***** Provided text

Tuesday: The U.S. Marine Corps produces a new real life-drama: Have You Seen Our F-35? A pilot safely ejects over South Carolina. But a fighter jet goes missing! Text if you see it! And why didn't that $80 million cost for the jet include a $29 AirTag?
Wednesday: Real House Plants of Scottsdale. Will Haley remember to rotate her Fiddle-Leaf Fig — or just let it wither? Can an African Violet take bloom in Maricopa County, Arizona? Will Chaz overwater his Anthurium Coral? Real leaf drama!
Thursday: Can You Pass a Spending Bill? Elected public officials in the U.S. Congress drive the country to a fiscal cliff every few months! Will they do it again? Or can they make a deal in time for soldiers, park rangers and food safety inspectors to get paid? Tune in!

**********
***** Collected material

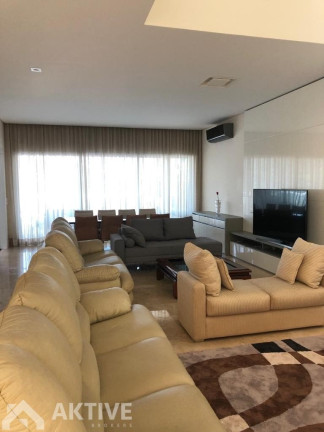 Imagem Casa de Condomínio com 4 Quartos à Venda, 300 m² em Tamboré - Santana De Parnaíba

**********

Task 1:
Please reproduce everything in the TV lineup from "Tuesday: The U.S." down to "Real leaf drama!".
Task 2:
Answer these questions from the TV lineup:
(a) What price is given for the missing fighter jet?
(b) Which plant might Chaz overwater?
(c) Which three groups of workers are named as waiting to get paid?
Task 3:
Pick up the TV lineup after its final sentence and keep it going in the same style.

Response 1:
Tuesday: The U.S. Marine Corps produces a new real life-drama: Have You Seen Our F-35? A pilot safely ejects over South Carolina. But a fighter jet goes missing! Text if you see it! And why didn't that $80 million cost for the jet include a $29 AirTag?
Wednesday: Real House Plants of Scottsdale. Will Haley remember to rotate her Fiddle-Leaf Fig — or just let it wither? Can an African Violet take bloom in Maricopa County, Arizona? Will Chaz overwater his Anthurium Coral? Real leaf drama!

Response 2:
(a) $80 million
(b) His Anthurium Coral
(c) Soldiers, park rangers and food safety inspectors

Response 3:
Friday: Dancing with Actuaries! The men and women who can run the numbers bust their best moves! IT'S TANGO WEEK!
And: after adding more Monday Night Football games during the strike, broadcasters bring you Saturday Night Buzkashi! Faded stars on horseback try to score goals by tossing the carcass of a goat. You think ice hockey is tough? Try buzkashi!
Coming soon, get ready for the mid-season replacement — Bachelor Orthodontists: Making Teeth AND HEARTS Align.